_Directions for this task_: Collect every line in the material below that contains the string "fence". Case counts, so match its capitalization.
==== Provided records ====
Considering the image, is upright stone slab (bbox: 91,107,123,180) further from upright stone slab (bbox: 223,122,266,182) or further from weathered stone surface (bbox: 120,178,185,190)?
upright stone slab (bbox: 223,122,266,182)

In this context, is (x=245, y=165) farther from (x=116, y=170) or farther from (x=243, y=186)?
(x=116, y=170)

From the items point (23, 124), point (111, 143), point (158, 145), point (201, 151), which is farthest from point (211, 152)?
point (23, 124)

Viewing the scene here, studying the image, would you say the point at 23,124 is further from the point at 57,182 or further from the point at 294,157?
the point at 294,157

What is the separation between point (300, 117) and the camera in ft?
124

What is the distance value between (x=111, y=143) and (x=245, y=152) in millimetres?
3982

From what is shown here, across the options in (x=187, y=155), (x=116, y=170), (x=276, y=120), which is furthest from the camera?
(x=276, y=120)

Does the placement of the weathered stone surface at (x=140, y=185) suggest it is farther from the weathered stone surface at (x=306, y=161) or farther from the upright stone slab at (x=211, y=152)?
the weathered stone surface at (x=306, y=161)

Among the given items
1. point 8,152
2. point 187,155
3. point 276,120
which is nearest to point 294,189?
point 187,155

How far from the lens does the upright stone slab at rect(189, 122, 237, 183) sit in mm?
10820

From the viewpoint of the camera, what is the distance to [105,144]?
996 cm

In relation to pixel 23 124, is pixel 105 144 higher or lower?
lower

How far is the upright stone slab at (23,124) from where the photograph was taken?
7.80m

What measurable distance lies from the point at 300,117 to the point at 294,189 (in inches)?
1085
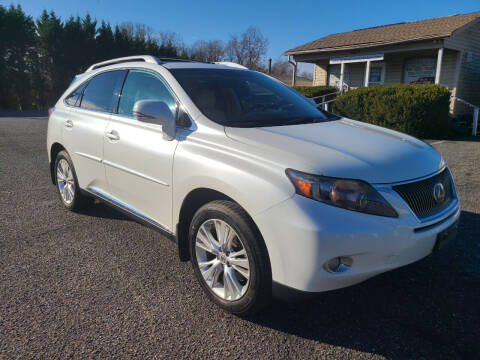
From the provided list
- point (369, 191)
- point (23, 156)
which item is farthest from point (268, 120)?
point (23, 156)

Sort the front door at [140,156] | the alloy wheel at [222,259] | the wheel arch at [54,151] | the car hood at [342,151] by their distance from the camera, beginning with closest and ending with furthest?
the car hood at [342,151] < the alloy wheel at [222,259] < the front door at [140,156] < the wheel arch at [54,151]

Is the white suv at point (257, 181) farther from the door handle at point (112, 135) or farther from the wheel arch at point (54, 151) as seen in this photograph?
the wheel arch at point (54, 151)

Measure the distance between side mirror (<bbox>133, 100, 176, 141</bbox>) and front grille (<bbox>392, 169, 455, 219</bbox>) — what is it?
167 centimetres

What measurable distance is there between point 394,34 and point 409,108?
836cm

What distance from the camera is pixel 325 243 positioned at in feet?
6.72

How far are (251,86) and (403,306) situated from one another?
7.55 ft

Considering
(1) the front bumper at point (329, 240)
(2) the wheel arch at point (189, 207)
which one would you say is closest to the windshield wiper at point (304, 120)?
(2) the wheel arch at point (189, 207)

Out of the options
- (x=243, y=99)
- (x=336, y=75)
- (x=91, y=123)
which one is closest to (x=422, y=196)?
(x=243, y=99)

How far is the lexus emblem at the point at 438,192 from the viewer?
2.51 metres

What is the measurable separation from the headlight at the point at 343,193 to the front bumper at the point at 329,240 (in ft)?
0.14

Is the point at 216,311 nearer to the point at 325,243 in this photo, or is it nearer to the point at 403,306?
the point at 325,243

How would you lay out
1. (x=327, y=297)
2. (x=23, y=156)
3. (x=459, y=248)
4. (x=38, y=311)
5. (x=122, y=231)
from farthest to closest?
(x=23, y=156)
(x=122, y=231)
(x=459, y=248)
(x=327, y=297)
(x=38, y=311)

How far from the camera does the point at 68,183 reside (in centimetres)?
459

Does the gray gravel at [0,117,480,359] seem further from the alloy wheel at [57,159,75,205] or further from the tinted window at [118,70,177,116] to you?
the tinted window at [118,70,177,116]
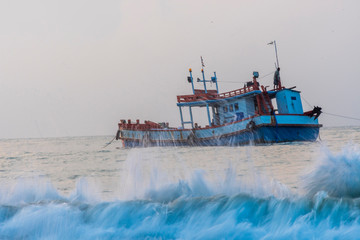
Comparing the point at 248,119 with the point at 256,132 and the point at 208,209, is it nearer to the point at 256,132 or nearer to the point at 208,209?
the point at 256,132

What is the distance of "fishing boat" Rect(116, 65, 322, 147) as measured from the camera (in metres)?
22.5

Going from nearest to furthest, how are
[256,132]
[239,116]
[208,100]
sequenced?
[256,132]
[239,116]
[208,100]

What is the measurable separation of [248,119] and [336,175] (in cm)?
1886

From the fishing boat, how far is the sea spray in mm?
17917

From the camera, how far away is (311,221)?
3883 mm

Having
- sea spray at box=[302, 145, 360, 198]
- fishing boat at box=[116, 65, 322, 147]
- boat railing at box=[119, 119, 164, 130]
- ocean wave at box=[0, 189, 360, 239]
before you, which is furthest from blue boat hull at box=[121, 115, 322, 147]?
ocean wave at box=[0, 189, 360, 239]

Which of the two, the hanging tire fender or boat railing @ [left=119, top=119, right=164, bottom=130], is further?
boat railing @ [left=119, top=119, right=164, bottom=130]

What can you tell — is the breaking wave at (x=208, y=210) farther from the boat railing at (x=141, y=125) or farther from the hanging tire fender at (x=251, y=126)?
the boat railing at (x=141, y=125)

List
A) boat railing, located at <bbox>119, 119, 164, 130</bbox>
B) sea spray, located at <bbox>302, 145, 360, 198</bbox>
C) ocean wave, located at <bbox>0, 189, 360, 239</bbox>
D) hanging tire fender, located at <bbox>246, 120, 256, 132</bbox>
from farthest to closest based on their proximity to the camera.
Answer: boat railing, located at <bbox>119, 119, 164, 130</bbox> < hanging tire fender, located at <bbox>246, 120, 256, 132</bbox> < sea spray, located at <bbox>302, 145, 360, 198</bbox> < ocean wave, located at <bbox>0, 189, 360, 239</bbox>

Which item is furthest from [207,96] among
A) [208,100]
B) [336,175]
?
[336,175]

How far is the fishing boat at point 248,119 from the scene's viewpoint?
22.5m

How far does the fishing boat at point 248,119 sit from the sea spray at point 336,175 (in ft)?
58.8

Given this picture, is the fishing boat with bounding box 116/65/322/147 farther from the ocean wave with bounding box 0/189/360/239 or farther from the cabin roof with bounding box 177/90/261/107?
the ocean wave with bounding box 0/189/360/239

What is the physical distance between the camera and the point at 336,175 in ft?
14.9
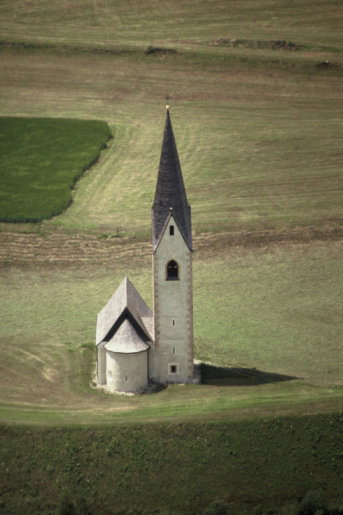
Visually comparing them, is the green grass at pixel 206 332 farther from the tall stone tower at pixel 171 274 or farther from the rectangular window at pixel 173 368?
the tall stone tower at pixel 171 274

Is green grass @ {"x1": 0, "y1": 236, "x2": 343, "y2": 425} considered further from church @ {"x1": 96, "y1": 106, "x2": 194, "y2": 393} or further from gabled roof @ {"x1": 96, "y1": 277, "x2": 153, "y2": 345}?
gabled roof @ {"x1": 96, "y1": 277, "x2": 153, "y2": 345}

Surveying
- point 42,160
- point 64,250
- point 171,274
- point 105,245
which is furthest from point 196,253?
point 42,160

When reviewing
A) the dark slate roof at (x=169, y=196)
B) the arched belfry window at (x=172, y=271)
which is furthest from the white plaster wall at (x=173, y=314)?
the dark slate roof at (x=169, y=196)

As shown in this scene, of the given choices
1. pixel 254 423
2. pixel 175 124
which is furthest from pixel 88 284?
pixel 175 124

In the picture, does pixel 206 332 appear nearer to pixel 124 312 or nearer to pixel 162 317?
pixel 162 317

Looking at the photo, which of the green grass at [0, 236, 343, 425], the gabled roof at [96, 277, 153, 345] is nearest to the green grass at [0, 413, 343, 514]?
the green grass at [0, 236, 343, 425]

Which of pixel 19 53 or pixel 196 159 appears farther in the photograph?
pixel 19 53

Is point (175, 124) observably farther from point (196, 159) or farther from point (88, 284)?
point (88, 284)

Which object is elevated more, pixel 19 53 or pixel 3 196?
pixel 19 53
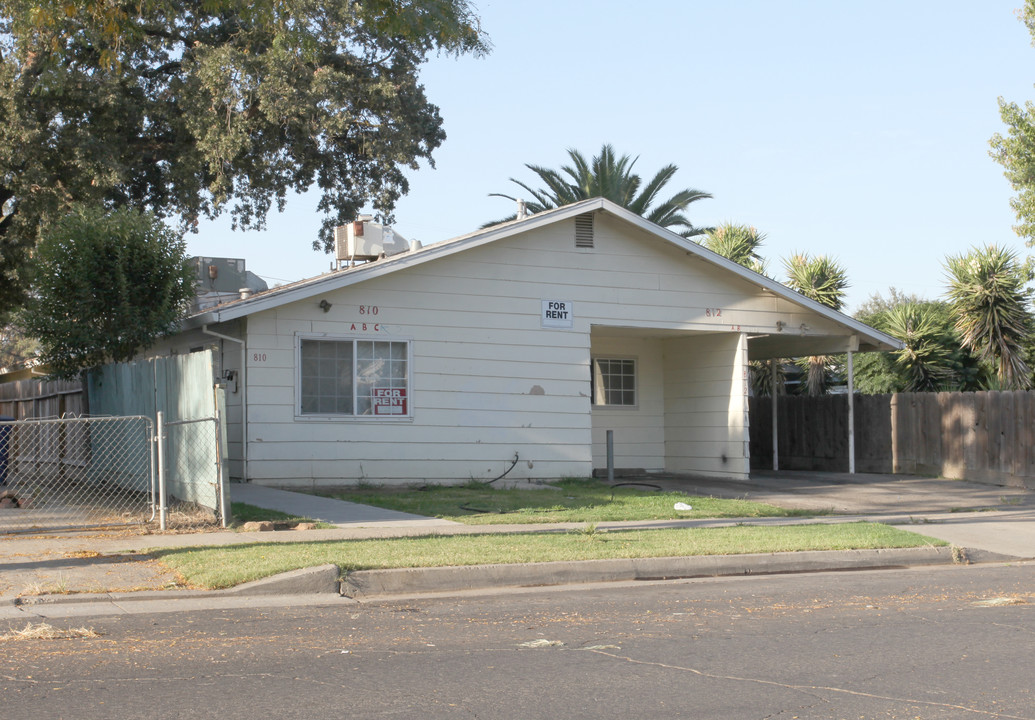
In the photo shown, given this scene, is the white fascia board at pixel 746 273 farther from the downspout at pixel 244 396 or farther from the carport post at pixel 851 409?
the downspout at pixel 244 396

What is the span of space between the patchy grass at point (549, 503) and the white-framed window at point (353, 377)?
1.34 m

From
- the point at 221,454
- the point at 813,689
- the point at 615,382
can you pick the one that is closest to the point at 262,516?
the point at 221,454

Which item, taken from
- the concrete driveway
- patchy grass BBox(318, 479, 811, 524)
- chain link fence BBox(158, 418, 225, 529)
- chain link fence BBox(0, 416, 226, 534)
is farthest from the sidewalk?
chain link fence BBox(0, 416, 226, 534)

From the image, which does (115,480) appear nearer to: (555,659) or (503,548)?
(503,548)

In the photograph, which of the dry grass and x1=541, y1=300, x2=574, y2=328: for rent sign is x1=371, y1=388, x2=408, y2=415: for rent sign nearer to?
x1=541, y1=300, x2=574, y2=328: for rent sign

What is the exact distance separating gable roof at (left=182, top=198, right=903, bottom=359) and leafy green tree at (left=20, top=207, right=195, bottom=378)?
73 centimetres

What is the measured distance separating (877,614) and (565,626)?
2.48 meters

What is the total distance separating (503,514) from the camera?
555 inches

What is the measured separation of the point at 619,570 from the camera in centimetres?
1020

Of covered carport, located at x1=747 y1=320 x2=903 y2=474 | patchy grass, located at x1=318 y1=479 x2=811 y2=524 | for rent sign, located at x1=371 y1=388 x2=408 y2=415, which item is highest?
covered carport, located at x1=747 y1=320 x2=903 y2=474

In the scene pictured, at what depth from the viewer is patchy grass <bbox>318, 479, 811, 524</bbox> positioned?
14.1 meters

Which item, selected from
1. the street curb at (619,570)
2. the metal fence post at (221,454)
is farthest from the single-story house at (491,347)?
the street curb at (619,570)

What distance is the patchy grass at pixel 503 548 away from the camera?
9531 mm

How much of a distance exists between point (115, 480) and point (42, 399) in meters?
7.40
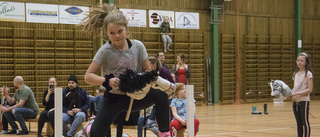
====
_Full response_:
- chain link fence BBox(158, 418, 225, 529)
- chain link fence BBox(0, 416, 226, 534)
chain link fence BBox(0, 416, 226, 534)
2. the metal fence post at (221,454)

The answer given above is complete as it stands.